→ **Aim of the task**
Can you return, word for word, the part of the court decision header that begins at "Final Written" and stops after "Mary Seismic Inc."?

→ **Study text**
+ + + + +
Supreme Court

Decision Information

Decision Content

SUPREME COURT OF NOVA SCOTIA

Citation: Geophysical Services Inc. v. Sable Mary Services Inc., 2010 NSSC 357

 

Date: 20090929

Docket: Hfx 190208

Registry: Halifax

 

 

Between:

Geophysical Services Incorporated

Plaintiff

v.

 

Sable Mary Services Incorporated and

Matthew Kimball

Defendant

 

 

 

Judge:             The Honourable Justice Gregory M. Warner

 

Final Written

Submissions:              July 8, 2010; September 3, 2010; September 14, 2010;

and September 20, 2010

 

Counsel:                     Colin D. Piercey, for the plaintiff Geophysical Services Incorporated

Derrick J. Kimball, for the defendant Sable Mary Seismic Inc.
+ + + + +
→ **Given material**
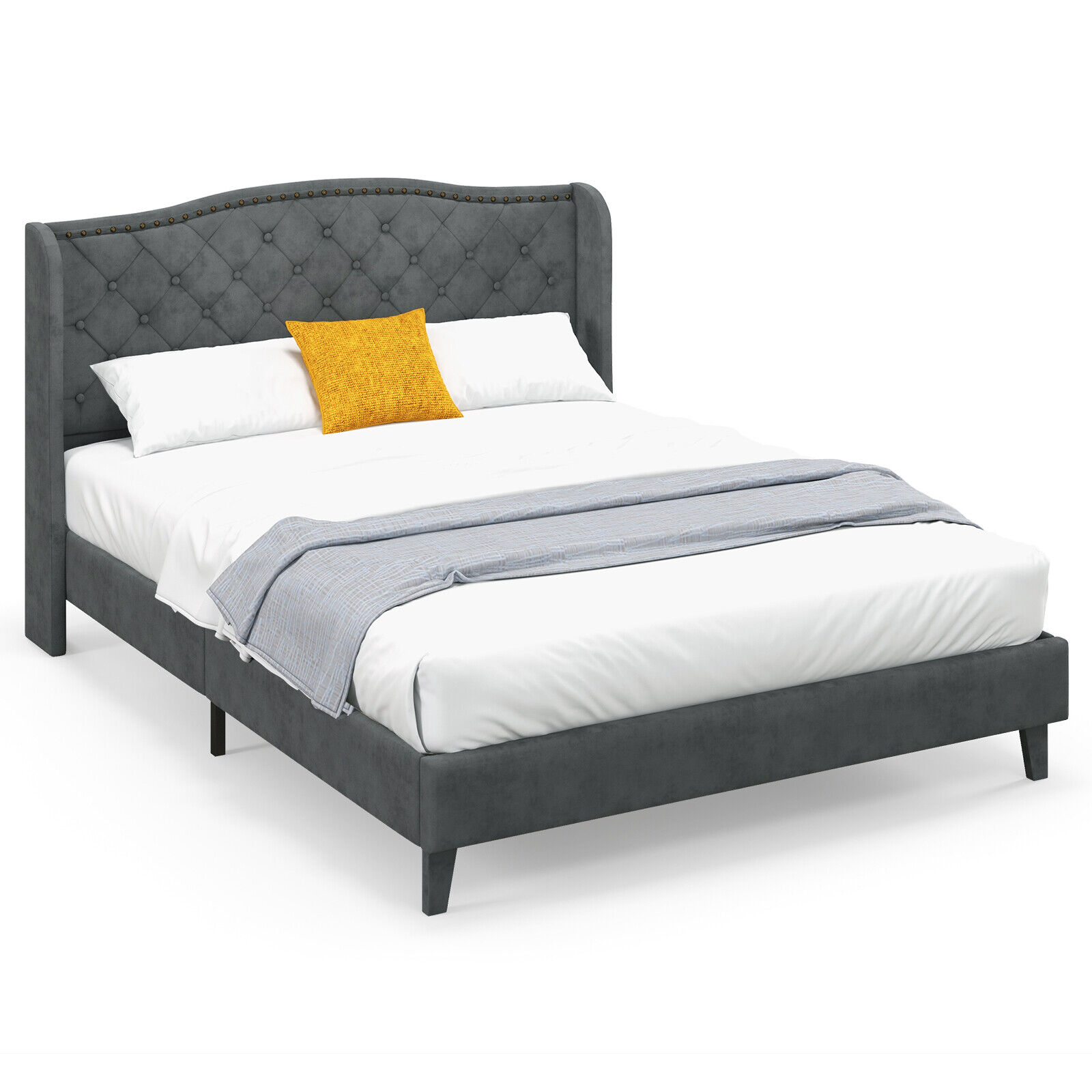 Volenca Queen Velvet Upholstered Platform Bed with Button Tufted Wingback Headboard 1000-lb Capacity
+ + + + +
→ **Response below**
Final Written

Submissions:              July 8, 2010; September 3, 2010; September 14, 2010;

and September 20, 2010

 

Counsel:                     Colin D. Piercey, for the plaintiff Geophysical Services Incorporated

Derrick J. Kimball, for the defendant Sable Mary Seismic Inc.